Por Vicente Undurraga Febrero 24, 2017

Reflotó un rancio concepto nacional: invertidos. “Alguien que nace con cuerpo de hombre pero se siente como mujer. O una mujer que nace con vagina pero siente como hombre”. Así definió Alejandra Bravo (PRI) a los homosexuales. Para ella –más que vocera, voz profunda de la derecha– son invertidos. Trans, lesbianas, bi, gays: qué más da, todos invertidos.

Por eso su unión habría que bautizarla distinto, “homomonio o algo así”. Incorporarlos, pero como gueto. Gays, mujeres. Sentires, vaginas. Un enredo de conceptos nivel virutilla industrial tiene la presidenta del PRI. Y mucha fe en la etimología del matrimonio. Pero las etimologías están para entretenerse, no para orientarse en la realidad. Mejor podría aprovechar su racha neologística y proponer para su sector una ley de “matriMomio” que restituya el derecho a la pernada, el mayorazgo, la perpetuidad conyugal, la penalización de la sodomía y otros baluartes perdidos.

Un político trabaja con palabras. Las palabras tienen sentido. Si no es consciente de eso, mal podría ser parlamentario. Pero lo de Bravo, como antes lo de Van Rysselberghe o Carlos Larraín, parece más una incontinencia verbal de ideas comulgadas que una reflexión. Para ellos, los homosexuales son raritos. Seguro mientras decía algo tan cacofónico como “homoMonio” Bravo pensaba en alternativas tipo “gaytrimonio” o “lesbiboda”, por no decir “fletomonio”, “maricamonio”, “tortillerimonio”, “muerde-almohadasmonio” o “tía-solteramonio”.

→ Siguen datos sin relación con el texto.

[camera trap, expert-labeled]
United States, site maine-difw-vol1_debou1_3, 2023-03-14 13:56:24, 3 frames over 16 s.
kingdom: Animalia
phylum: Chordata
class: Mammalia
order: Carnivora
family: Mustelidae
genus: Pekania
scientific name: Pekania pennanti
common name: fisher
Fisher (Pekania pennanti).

Para el poeta argentino Néstor Perlongher, adelantado pensador de la homosexualidad, lo deseable era no sólo ampliar la normalidad, incorporando un territorio homosexual en la sociedad, sino subvertirla. La normalización de la homosexualidad, decía, arrima a la cotidianidad una figura convencional del gay y “arroja a los bordes a los excluidos de la fiesta”, por lo cual la alternativa “es hacer soltar todas las sexualidades: el gay, la loca, el chongo, el travesti, el taxiboy, la señora, el tío”. Que cada cual viva libremente “sus devenires”. Y la ley que resguarde esa libertad. Eso incluye que quien quiera casarse con alguien de su sexo lo haga mediante un contrato con las mismas disposiciones que el de una pareja hetero y que además se llame igual: y qué. ¿Tanto te importa? ¿Por qué no te callas?

Por lo demás, diría Perlongher, “¿de dónde viene esa infatigable preocupación por los culos –o las lenguas– ajenos?”.

La espontaneidad no siempre es un valor. Reaccionar a las espontáneas palabras de Bravo no implica que predomine la tontera-grave ni lo polite. Maricón, por ejemplo, significa tantas cosas. Puede haber un uso cariñoso, o al menos no discriminador en quien usa esa palabra, del mismo modo en que un amigo le dice a otro huevón sin connotaciones negativas. El contexto marca la pauta, no las etimologías. Y si bien a veces, en un país tan maldito, no queda otra que ser políticamente correcto, no puede serlo en todo momento. La risa a veces familiariza; aunque al principio parezca alejar el objeto al que se refiere, finalmente, puede que lo acerque. Cuando el Sernam sacó la campaña contra la violencia de género “Maricón es el que maltrata a una mujer” alguien la reversionó así: “Maricón es el que le pega a su pololo”. Cómo negar que tenía su gracia. Una mariconada no tiene que ver con la actividad amorosa o genital: es un abuso, una violencia, una deslealtad. Como la colusión, por ejemplo, o la obstrucción de derechos civiles, que es lo que procura el discurso de Bravo, menospreciativo, reaccionario, vanrysselbergheresco.